Two years after the Berlin Wall went up, and eight months after Khrushchev installed missiles in Cuba, Kennedy reached out to the Soviet dictator in
his widely praised American University speech.
Lyndon Johnson met with Russian President Alexei Kosygin in Glassboro, New Jersey, just weeks after we almost clashed over Moscow’s threat to intervene in the Arab-Israeli War of 1967.
Six months after Leonid Brezhnev sent tank armies to crush the Prague Spring in August 1968, an inaugurated Nixon was seeking detente.
In those years, no matter who was in the White House or Kremlin, the U.S. establishment favored engagement with Moscow. It was the right that was skeptical or hostile.
Again, what is the matter with this generation?
True, Vladimir Putin is an autocrat seeking a fourth term, like FDR.
But what Russian leader, save Yeltsin, has not been an autocrat? And Russians today enjoy freedoms of speech, assembly, religion, travel, politics, and the press that the generations before 1989 never knew.

WHAT YOU NEED TO DO -
A – Reproduce the part of the passage on U.S.-Soviet engagement that opens with the words containing "Two years after" and closes with "with this generation?".
B – Name every Soviet or Russian leader mentioned in the passage on U.S.-Soviet engagement.

SUPPLIED ENTRIES -
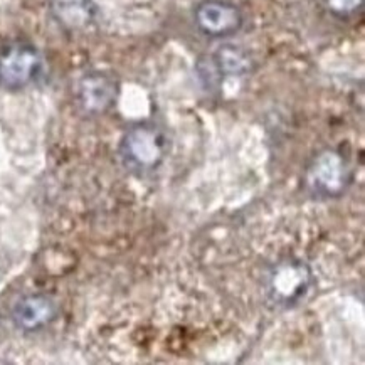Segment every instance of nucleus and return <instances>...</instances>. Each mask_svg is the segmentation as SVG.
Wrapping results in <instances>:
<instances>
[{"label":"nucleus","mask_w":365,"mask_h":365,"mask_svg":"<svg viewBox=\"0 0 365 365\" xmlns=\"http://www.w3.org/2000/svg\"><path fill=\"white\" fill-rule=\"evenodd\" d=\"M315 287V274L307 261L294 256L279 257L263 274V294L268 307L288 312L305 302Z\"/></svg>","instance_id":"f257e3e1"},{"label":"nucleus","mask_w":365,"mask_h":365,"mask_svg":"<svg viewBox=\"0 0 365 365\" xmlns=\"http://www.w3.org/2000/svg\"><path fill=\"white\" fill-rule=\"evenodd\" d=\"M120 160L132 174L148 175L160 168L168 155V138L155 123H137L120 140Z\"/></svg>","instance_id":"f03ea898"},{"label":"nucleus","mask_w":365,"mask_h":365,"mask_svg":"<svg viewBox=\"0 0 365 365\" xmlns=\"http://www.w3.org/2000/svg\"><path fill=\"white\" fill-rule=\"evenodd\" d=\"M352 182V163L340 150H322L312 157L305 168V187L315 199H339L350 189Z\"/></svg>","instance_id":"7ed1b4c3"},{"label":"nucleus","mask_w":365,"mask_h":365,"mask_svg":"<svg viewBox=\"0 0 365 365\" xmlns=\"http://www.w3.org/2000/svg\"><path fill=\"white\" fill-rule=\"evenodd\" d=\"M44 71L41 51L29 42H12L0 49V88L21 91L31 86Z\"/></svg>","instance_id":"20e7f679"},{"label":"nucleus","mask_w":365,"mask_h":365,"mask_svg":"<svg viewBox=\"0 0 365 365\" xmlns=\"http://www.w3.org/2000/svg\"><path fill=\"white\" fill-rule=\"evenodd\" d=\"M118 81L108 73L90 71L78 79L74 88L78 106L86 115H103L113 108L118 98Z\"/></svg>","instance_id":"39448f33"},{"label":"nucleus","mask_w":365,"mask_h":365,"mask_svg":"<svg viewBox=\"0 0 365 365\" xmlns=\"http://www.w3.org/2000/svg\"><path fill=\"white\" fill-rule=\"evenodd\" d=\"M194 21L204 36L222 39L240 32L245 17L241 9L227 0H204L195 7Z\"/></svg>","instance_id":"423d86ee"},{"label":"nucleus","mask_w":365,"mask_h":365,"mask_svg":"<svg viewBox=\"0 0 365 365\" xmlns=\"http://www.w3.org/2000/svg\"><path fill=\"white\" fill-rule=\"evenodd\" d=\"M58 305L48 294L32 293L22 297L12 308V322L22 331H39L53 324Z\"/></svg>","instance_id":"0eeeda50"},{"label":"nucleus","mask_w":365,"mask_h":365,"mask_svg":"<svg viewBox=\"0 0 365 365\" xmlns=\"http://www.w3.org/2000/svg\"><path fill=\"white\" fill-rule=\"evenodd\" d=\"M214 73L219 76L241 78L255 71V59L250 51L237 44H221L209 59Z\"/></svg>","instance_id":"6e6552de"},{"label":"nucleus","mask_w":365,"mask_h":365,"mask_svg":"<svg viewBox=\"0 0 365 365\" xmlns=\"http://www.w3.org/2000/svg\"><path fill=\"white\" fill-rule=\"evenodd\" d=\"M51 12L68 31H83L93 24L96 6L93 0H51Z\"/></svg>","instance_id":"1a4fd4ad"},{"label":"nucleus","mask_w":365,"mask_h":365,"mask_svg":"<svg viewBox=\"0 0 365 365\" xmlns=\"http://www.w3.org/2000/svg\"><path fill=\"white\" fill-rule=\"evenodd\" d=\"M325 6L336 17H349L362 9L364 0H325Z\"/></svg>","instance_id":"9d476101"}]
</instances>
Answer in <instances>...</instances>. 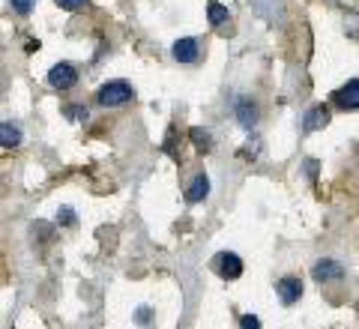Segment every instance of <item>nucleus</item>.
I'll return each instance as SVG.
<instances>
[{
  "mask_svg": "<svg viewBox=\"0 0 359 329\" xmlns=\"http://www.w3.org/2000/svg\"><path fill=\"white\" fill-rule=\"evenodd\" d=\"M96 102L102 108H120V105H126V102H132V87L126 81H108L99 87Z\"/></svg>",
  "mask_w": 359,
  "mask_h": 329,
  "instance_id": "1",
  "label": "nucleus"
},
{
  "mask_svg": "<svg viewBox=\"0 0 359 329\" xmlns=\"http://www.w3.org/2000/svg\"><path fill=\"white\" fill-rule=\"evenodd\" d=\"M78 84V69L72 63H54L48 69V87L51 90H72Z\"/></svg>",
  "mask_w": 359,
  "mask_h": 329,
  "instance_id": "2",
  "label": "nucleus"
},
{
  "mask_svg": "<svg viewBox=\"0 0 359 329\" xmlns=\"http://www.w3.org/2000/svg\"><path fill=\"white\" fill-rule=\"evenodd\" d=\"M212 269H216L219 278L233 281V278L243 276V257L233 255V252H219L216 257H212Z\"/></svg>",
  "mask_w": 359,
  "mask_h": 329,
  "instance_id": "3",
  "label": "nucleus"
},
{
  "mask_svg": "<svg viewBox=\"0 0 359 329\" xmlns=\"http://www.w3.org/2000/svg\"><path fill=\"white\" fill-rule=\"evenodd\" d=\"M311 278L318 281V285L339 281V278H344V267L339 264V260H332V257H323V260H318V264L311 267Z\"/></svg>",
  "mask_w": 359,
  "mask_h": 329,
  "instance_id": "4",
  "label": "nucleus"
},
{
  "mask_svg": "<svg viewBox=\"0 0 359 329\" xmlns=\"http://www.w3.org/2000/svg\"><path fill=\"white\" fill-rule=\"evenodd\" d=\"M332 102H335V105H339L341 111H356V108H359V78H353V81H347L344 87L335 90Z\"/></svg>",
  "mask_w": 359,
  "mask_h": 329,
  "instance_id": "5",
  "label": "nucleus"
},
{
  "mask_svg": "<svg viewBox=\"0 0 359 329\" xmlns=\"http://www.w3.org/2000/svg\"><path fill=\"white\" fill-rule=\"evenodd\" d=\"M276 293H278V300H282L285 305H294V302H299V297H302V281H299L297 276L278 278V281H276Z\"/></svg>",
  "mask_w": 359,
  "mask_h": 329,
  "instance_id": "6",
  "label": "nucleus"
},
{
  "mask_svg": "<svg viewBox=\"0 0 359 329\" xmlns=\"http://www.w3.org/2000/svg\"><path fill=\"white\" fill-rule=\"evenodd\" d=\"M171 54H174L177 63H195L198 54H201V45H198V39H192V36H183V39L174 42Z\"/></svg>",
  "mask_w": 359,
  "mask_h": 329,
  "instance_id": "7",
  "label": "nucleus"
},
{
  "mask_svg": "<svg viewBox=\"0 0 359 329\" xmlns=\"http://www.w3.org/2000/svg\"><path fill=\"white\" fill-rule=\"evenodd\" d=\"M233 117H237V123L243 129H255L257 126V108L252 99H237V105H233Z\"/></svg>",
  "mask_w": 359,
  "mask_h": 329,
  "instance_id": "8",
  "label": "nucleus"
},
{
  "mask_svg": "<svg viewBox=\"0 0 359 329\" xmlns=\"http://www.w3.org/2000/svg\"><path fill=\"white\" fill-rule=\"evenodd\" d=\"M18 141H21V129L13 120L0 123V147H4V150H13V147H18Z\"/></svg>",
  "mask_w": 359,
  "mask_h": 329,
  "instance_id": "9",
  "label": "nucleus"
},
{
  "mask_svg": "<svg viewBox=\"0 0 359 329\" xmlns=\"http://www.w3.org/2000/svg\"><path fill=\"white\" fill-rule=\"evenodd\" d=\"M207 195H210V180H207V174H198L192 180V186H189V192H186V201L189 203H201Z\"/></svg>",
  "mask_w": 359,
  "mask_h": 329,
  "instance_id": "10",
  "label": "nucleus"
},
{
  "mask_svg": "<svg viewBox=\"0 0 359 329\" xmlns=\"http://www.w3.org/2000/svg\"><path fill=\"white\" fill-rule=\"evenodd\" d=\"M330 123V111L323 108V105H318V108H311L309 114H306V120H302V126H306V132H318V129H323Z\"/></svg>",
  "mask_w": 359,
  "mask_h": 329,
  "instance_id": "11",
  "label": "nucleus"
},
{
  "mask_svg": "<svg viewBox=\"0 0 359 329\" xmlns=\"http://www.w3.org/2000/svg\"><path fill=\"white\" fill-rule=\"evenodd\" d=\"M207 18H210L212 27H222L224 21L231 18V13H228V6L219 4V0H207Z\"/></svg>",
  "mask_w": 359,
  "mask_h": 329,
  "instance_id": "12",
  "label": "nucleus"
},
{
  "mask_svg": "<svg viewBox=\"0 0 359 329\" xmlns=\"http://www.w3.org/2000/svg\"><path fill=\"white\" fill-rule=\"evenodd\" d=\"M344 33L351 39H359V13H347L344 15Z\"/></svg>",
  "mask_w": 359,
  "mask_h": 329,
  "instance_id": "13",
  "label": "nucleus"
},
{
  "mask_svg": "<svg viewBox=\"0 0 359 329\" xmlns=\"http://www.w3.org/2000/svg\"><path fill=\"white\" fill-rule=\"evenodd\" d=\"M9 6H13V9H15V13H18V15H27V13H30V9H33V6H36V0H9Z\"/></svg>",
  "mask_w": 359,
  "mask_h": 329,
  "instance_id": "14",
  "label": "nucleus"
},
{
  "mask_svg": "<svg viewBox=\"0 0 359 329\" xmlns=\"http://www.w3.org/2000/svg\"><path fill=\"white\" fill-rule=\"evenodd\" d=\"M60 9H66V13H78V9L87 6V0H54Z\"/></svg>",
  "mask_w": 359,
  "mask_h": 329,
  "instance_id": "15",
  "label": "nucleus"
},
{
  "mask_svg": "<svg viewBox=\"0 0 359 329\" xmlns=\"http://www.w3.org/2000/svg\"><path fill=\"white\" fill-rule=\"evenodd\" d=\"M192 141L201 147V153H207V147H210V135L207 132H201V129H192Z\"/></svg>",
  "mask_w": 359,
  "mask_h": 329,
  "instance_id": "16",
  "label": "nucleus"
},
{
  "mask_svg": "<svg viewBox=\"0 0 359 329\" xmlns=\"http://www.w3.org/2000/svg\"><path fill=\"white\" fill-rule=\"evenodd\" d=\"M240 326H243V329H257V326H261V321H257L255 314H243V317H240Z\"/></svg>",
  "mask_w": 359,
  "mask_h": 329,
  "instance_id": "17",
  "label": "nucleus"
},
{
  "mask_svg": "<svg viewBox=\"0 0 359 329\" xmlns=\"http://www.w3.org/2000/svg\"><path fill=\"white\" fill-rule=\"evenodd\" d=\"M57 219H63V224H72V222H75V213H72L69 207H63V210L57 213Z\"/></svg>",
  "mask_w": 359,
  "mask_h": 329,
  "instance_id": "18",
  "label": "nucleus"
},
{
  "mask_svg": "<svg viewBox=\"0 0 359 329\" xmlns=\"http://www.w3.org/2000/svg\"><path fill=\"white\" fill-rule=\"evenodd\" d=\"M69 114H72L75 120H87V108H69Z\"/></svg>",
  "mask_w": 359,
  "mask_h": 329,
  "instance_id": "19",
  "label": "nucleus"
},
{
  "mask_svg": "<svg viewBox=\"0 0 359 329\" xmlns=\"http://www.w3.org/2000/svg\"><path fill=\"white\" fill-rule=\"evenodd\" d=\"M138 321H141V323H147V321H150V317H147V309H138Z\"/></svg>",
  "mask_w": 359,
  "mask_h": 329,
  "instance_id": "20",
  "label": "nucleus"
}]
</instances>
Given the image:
==
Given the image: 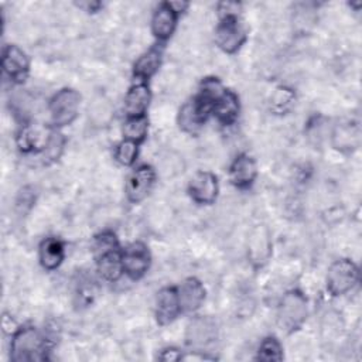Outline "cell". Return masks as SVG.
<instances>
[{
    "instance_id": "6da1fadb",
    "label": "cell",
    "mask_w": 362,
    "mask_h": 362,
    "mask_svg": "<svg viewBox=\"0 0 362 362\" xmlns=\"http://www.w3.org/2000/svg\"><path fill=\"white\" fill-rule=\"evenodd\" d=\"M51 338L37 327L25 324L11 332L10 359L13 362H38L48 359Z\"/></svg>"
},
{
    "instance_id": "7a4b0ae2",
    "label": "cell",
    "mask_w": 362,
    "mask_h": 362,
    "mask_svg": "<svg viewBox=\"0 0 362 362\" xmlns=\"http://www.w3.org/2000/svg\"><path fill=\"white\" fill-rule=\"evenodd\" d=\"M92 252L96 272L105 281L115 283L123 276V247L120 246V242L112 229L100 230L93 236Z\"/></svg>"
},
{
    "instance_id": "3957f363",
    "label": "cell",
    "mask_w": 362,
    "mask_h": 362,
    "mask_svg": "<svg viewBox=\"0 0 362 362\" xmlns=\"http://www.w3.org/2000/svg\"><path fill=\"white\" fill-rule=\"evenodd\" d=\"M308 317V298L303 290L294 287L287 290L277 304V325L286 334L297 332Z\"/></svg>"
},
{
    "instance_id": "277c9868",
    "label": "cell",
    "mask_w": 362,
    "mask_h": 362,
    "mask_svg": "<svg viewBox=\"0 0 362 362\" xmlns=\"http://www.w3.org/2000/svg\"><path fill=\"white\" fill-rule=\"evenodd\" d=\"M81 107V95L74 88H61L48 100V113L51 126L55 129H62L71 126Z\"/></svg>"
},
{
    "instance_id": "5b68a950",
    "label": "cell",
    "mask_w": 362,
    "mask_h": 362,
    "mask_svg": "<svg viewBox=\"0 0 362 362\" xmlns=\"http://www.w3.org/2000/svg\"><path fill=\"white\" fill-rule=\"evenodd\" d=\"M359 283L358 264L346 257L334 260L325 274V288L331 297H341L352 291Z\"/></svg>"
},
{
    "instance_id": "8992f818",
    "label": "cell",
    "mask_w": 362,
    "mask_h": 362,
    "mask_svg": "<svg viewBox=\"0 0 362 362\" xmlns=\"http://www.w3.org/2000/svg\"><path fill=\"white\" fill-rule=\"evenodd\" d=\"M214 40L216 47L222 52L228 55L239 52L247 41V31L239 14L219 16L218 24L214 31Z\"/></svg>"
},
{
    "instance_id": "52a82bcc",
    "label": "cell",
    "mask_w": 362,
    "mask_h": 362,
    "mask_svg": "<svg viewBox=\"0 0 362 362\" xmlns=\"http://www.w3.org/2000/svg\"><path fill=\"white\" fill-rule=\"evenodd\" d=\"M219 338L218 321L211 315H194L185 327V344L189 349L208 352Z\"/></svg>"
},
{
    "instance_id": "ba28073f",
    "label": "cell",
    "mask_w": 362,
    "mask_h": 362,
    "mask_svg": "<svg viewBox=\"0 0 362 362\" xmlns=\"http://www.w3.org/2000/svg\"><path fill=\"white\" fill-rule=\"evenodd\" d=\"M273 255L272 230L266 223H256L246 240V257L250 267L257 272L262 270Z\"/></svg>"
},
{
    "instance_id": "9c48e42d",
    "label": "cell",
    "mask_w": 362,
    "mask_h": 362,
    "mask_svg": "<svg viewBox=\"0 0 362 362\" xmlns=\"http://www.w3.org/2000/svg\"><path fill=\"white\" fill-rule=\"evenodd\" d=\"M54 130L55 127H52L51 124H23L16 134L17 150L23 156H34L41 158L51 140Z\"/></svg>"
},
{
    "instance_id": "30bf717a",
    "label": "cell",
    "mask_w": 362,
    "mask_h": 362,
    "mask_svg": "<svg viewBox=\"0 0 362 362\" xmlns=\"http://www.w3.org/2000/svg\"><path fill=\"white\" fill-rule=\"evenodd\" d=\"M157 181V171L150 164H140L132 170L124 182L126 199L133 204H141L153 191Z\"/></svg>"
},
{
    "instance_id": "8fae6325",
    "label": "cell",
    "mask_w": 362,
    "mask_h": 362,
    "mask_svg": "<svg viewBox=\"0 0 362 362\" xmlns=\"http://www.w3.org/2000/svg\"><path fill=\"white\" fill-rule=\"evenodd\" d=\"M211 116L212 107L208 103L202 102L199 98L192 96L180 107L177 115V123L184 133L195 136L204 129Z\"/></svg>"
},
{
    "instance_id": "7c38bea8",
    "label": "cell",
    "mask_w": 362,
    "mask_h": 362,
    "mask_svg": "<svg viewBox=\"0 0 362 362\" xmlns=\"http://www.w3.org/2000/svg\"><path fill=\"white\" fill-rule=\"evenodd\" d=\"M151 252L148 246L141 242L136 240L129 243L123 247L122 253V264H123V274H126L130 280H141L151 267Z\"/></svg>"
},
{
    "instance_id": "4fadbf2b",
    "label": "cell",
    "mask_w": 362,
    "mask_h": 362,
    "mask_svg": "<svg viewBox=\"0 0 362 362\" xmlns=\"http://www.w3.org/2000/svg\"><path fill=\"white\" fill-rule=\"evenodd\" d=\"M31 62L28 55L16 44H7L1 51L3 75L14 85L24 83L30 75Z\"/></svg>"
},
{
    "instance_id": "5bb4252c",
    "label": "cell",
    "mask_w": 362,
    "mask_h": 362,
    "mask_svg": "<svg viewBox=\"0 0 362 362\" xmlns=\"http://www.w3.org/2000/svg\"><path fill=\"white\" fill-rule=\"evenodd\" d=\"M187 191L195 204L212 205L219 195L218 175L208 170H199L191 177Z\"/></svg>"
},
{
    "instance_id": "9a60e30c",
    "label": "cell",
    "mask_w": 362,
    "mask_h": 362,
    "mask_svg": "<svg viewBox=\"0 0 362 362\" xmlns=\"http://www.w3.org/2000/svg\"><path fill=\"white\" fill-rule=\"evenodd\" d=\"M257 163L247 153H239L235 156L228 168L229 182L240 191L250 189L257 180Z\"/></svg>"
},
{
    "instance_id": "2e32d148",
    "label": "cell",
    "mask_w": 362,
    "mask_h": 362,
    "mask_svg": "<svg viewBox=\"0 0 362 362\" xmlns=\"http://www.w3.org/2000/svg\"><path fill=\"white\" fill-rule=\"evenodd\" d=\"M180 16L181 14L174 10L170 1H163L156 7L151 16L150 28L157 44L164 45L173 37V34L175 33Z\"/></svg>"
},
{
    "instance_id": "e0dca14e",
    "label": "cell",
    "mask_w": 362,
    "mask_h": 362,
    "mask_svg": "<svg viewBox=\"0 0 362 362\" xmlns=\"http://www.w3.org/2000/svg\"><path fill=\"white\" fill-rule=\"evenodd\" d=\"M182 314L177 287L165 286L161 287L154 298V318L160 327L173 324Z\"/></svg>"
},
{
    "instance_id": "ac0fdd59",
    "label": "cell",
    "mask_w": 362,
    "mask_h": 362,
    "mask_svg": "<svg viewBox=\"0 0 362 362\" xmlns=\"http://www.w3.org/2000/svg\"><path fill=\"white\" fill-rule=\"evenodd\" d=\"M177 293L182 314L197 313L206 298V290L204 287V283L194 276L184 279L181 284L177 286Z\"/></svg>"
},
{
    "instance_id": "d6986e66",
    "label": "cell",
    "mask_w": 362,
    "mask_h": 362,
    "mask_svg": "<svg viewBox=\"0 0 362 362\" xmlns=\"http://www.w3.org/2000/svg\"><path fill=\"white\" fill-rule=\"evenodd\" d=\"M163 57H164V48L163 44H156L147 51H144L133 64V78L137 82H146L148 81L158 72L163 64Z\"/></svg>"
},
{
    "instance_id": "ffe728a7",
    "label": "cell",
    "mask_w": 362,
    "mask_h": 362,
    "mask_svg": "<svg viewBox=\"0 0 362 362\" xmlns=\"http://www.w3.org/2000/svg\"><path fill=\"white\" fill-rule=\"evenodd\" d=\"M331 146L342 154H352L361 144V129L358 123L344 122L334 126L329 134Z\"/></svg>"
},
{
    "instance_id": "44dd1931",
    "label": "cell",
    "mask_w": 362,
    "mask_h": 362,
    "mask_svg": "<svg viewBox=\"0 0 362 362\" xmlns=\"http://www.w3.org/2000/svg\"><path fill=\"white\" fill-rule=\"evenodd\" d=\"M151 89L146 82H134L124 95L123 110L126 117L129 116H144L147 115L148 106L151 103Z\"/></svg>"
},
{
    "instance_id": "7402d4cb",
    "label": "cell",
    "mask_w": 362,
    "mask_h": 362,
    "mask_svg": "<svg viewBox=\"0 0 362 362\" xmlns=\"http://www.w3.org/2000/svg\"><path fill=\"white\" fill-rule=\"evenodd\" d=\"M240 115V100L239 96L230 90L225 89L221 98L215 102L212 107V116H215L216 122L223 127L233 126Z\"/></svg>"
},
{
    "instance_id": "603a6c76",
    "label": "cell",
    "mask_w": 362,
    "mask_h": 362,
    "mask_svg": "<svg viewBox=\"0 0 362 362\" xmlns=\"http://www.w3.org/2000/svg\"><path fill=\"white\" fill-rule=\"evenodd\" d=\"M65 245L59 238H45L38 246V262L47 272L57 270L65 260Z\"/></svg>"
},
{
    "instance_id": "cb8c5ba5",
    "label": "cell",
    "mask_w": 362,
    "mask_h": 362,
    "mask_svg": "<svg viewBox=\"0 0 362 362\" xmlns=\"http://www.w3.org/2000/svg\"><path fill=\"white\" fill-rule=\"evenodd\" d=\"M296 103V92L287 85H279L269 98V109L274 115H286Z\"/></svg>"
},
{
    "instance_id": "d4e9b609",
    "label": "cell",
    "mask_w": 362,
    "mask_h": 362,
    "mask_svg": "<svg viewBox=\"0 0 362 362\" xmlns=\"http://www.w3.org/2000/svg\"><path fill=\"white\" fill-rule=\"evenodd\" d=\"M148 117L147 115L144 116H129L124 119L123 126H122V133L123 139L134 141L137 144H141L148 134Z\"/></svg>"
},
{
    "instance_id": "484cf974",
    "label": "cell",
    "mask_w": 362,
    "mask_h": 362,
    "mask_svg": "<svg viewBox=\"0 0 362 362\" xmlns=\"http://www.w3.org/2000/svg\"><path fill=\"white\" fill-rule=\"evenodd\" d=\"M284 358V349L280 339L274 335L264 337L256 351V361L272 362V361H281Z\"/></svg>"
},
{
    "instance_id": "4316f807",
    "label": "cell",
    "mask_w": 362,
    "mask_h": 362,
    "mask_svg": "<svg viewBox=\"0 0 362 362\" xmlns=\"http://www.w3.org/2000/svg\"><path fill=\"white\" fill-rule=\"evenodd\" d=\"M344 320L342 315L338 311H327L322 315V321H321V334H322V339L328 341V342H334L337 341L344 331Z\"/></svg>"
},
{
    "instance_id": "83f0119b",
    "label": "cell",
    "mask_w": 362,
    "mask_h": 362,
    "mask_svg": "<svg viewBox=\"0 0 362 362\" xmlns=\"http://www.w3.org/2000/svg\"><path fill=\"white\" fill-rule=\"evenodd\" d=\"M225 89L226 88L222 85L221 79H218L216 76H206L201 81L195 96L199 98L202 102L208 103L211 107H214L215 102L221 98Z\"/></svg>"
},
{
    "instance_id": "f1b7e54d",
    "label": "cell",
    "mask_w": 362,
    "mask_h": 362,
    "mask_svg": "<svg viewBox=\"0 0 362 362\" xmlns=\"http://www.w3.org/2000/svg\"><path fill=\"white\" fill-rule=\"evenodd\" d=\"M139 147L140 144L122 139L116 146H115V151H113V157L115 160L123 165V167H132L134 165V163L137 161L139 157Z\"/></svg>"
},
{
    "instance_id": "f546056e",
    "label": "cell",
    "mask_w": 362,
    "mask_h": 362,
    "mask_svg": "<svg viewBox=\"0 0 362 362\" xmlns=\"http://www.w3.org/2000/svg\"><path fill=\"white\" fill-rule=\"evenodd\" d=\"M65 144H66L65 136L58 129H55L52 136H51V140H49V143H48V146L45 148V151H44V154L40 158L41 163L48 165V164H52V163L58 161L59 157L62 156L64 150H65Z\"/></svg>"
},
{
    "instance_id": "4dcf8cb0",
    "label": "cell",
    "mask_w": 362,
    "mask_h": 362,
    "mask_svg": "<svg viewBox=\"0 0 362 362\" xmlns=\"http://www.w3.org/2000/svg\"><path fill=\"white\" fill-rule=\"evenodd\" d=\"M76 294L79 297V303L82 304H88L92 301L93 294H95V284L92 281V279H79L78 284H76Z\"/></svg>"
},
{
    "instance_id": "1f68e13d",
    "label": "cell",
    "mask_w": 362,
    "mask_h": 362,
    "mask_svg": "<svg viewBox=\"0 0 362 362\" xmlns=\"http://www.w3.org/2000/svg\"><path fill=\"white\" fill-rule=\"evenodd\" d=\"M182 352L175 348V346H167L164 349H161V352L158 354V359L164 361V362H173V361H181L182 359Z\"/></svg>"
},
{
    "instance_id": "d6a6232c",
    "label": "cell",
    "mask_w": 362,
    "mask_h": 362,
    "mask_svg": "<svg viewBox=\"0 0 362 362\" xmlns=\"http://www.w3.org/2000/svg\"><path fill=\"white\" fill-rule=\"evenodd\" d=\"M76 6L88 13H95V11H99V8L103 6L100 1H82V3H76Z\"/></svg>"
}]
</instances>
* * *
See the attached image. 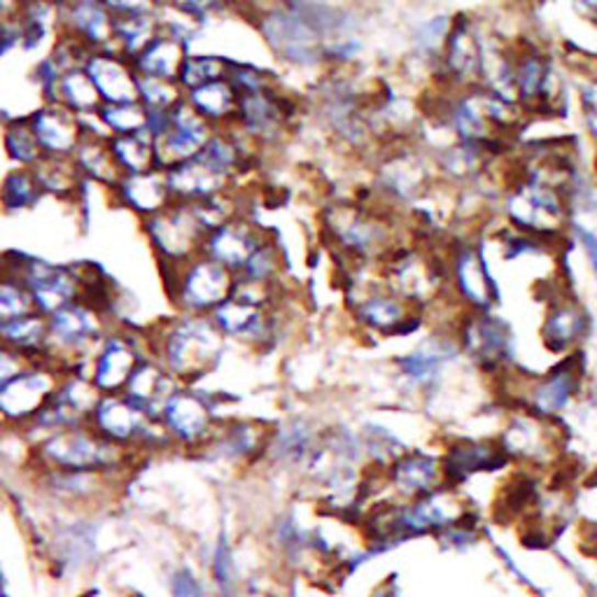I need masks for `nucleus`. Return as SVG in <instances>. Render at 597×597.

FULL SOLUTIONS -
A –
Two years after the Berlin Wall went up, and eight months after Khrushchev installed missiles in Cuba, Kennedy reached out to the Soviet dictator in
his widely praised American University speech.
Lyndon Johnson met with Russian President Alexei Kosygin in Glassboro, New Jersey, just weeks after we almost clashed over Moscow’s threat to intervene in the Arab-Israeli War of 1967.
Six months after Leonid Brezhnev sent tank armies to crush the Prague Spring in August 1968, an inaugurated Nixon was seeking detente.
In those years, no matter who was in the White House or Kremlin, the U.S. establishment favored engagement with Moscow. It was the right that was skeptical or hostile.
Again, what is the matter with this generation?

B – Khrushchev, Alexei Kosygin, Leonid Brezhnev, Vladimir Putin, Yeltsin